§ Information provided:

☆ ☆ ☆

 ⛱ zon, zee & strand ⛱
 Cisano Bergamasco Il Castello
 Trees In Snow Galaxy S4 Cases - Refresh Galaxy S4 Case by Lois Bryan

☆ ☆ ☆

§ Required work:
Nothing in the data may be left out; copy every line exactly.

§ Response:
 ⛱ zon, zee & strand ⛱
 Cisano Bergamasco Il Castello
 Trees In Snow Galaxy S4 Cases - Refresh Galaxy S4 Case by Lois Bryan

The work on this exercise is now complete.